No. ambee-automation is not a standalone CLI, SDK, or direct API wrapper. It is a skill that tells an MCP-enabled assistant how to use Composio’s Rube MCP tools for Ambee automation. You need Rube MCP available and an active Ambee connection through RUBE_MANAGE_CONNECTIONS.
Why not use an ordinary prompt instead?
An ordinary prompt may invent tool names, outdated fields, or incomplete payloads. The ambee-automation skill reduces that risk by making tool discovery mandatory. This is especially valuable when the available Ambee toolkit schemas may differ from examples the model has seen before.
Is this skill beginner-friendly?
It is beginner-friendly if your assistant already supports MCP tools. The setup is short, but users must understand that the agent needs access to RUBE_SEARCH_TOOLS and RUBE_MANAGE_CONNECTIONS. If you are not using MCP or Composio, start with those setup steps before installing this skill.
When should I not use ambee-automation?
Do not use it when you only need static research about Ambee, when your environment cannot run MCP tools, or when you require a fully custom backend integration with direct Ambee API key management. In those cases, Ambee’s own API documentation or SDK-level work may be a better starting point.
How to Improve ambee-automation skill
Give ambee-automation more specific task context
The skill performs best when the prompt includes the exact operation and constraints. Instead of asking for “Ambee automation,” specify the target data, location, timing, and desired output. This helps RUBE_SEARCH_TOOLS return a more relevant execution plan and reduces follow-up calls.
Example improvement: “Search Ambee tools for current pollen data by coordinates, identify required fields, check connection status, then produce a minimal executable call plan before running anything.”
Avoid common failure modes
The main failure modes are procedural: running an Ambee tool before discovery, using an inactive connection, assuming old schemas, or omitting required location fields. If the first attempt fails, ask the agent to show the discovered schema and compare it with the payload it sent. That usually reveals whether the issue is authentication, missing parameters, or unsupported task scope.
Iterate after the first output
After the first result, improve quality by asking for validation and normalization. Useful follow-ups include:
- “List any fields that were unavailable or inferred.”
- “Convert this to stable JSON for downstream automation.”
- “Add threshold logic for alerting.”
- “Re-run tool discovery with these missing fields.”
- “Explain which returned values are raw Ambee fields versus transformed fields.”

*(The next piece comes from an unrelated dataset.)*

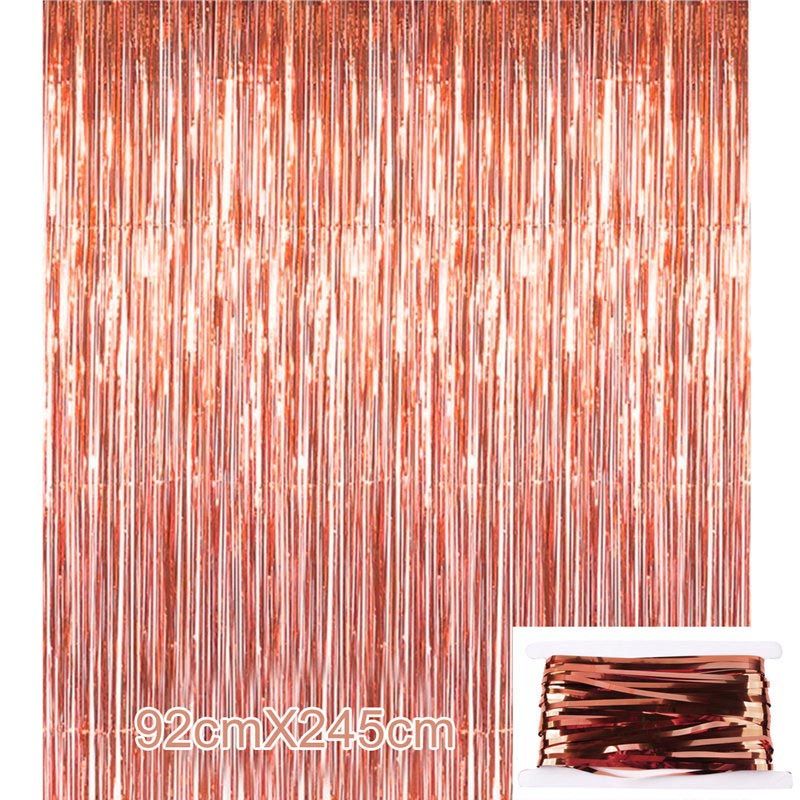 ROSE GOLD 92X245CM.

This turns ambee-automation from a one-shot lookup into a dependable workflow component.
What to improve in the skill itself
If you fork or contribute to ambee-automation, the highest-impact improvements would be examples for common Ambee tasks, clearer sample prompts, and troubleshooting notes for inactive connections or schema mismatches. Because the current skill relies heavily on live discovery, a small set of realistic prompt patterns would make adoption faster without locking users into outdated tool schemas.